### DOCUMENT TEXT
-- begin --

Limit Problem | ISI-B.stat | Objective Problem 694

Try this beautiful problem on Limit, useful for ISI B.Stat Entrance.

Limit Problem | ISI B.Stat Entrance | Problem 694


Let \(a_1 = 1\) and \(a_n = n(a_{n-1} + 1)\) for \(n = 2, 3, ….\) Define \(P_n = (1 +1/a_1)(1 + 1/a_2)….(1 + 1/a_n)\). Then \(\lim\limits_{x \to \infty} {P_n}\)?

  • (a) \(1+e\)
  • (b) \(e\)
  • (c) \(1\)
  • (d) \(\infty\)

Key Concepts


Calculus

Limit

Trigonometry

Check the Answer


Answer: (b)\(e\)

-- end --

Dataset excerpts
-- begin --

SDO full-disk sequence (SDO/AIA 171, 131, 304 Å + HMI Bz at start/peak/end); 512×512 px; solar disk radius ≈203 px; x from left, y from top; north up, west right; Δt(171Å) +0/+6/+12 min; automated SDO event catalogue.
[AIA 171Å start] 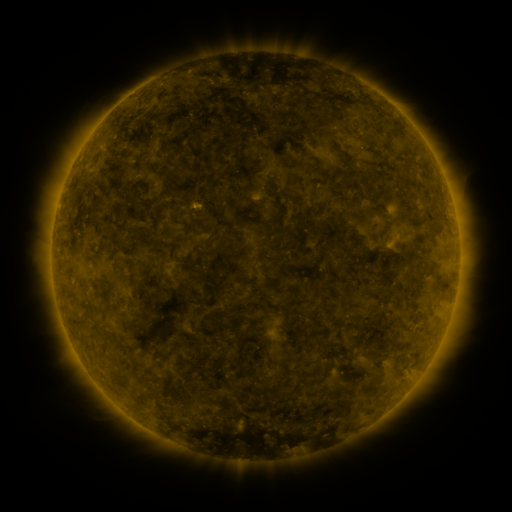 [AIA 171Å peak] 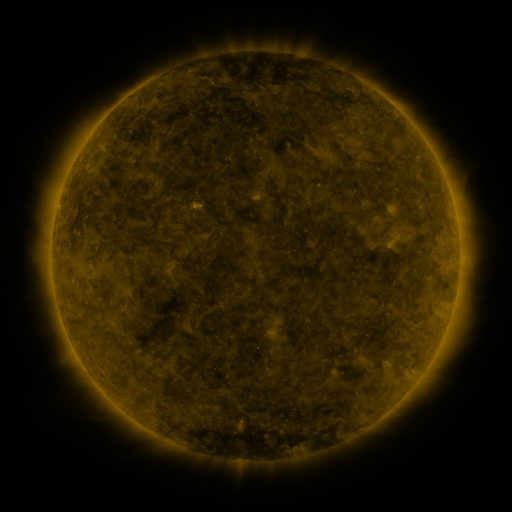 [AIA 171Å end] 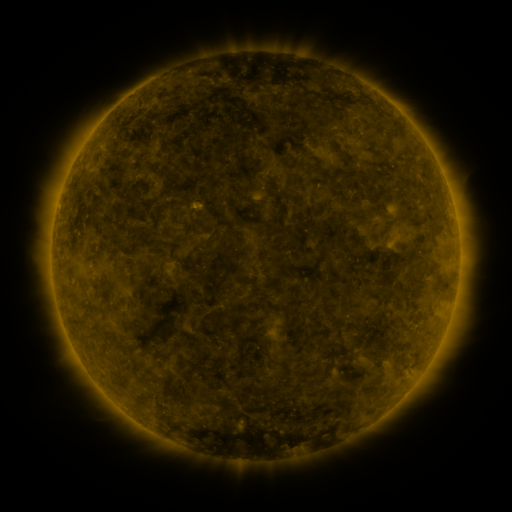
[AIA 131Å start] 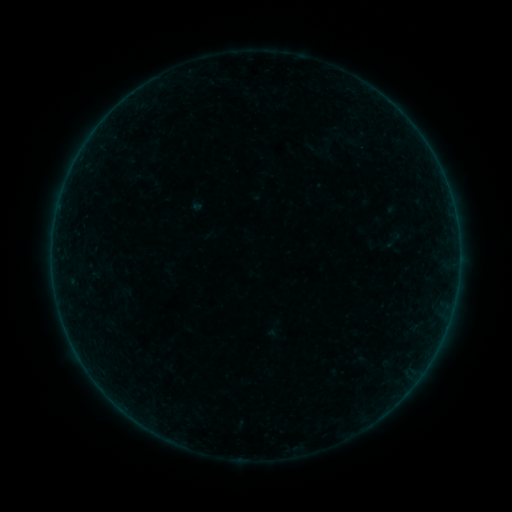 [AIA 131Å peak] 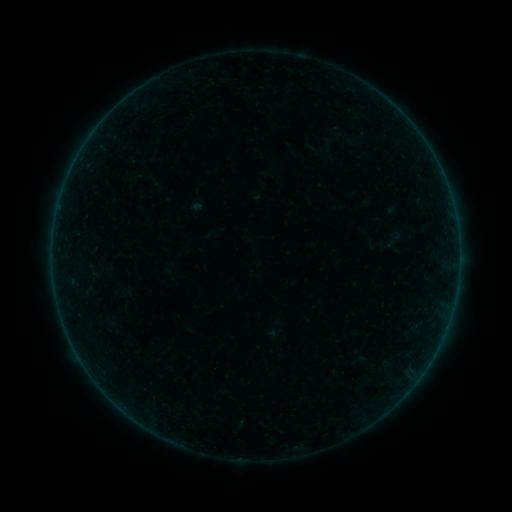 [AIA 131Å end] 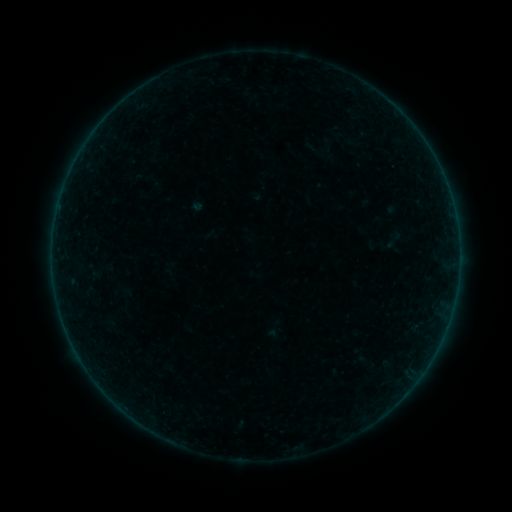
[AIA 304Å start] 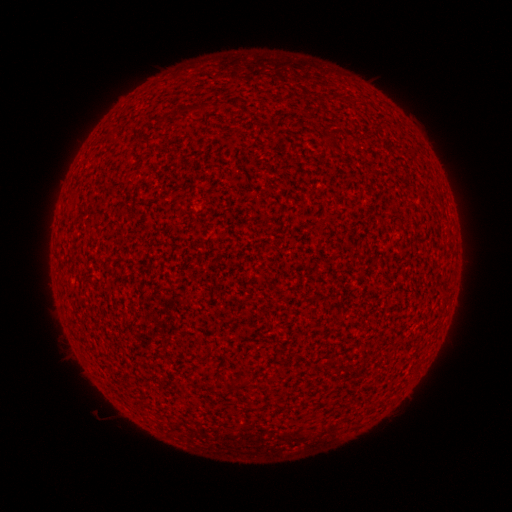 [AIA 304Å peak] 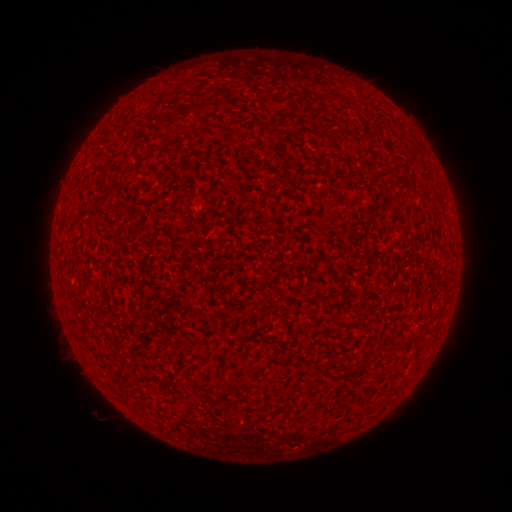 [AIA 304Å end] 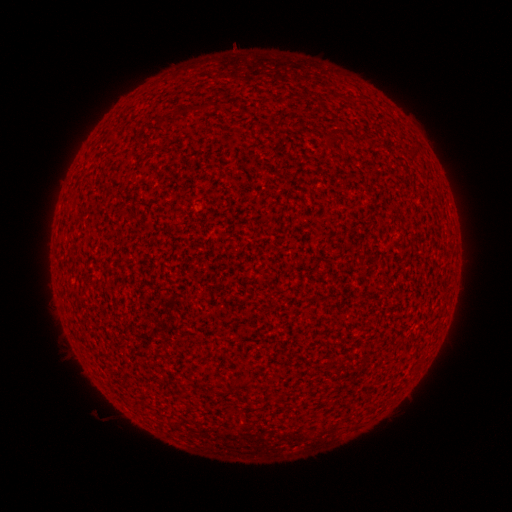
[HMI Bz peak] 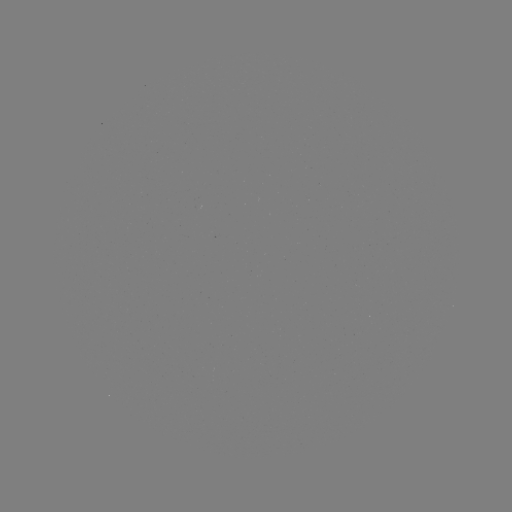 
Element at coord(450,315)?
A7.0 flare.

-- end --

### WORK TO DO
a: Please list every key concept named in the limit problem.
b: According to the limit problem, which option is the correct answer?

### SOLUTIONS TO THE PROBLEMS
a: Calculus, Limit, Trigonometry

b: (b) e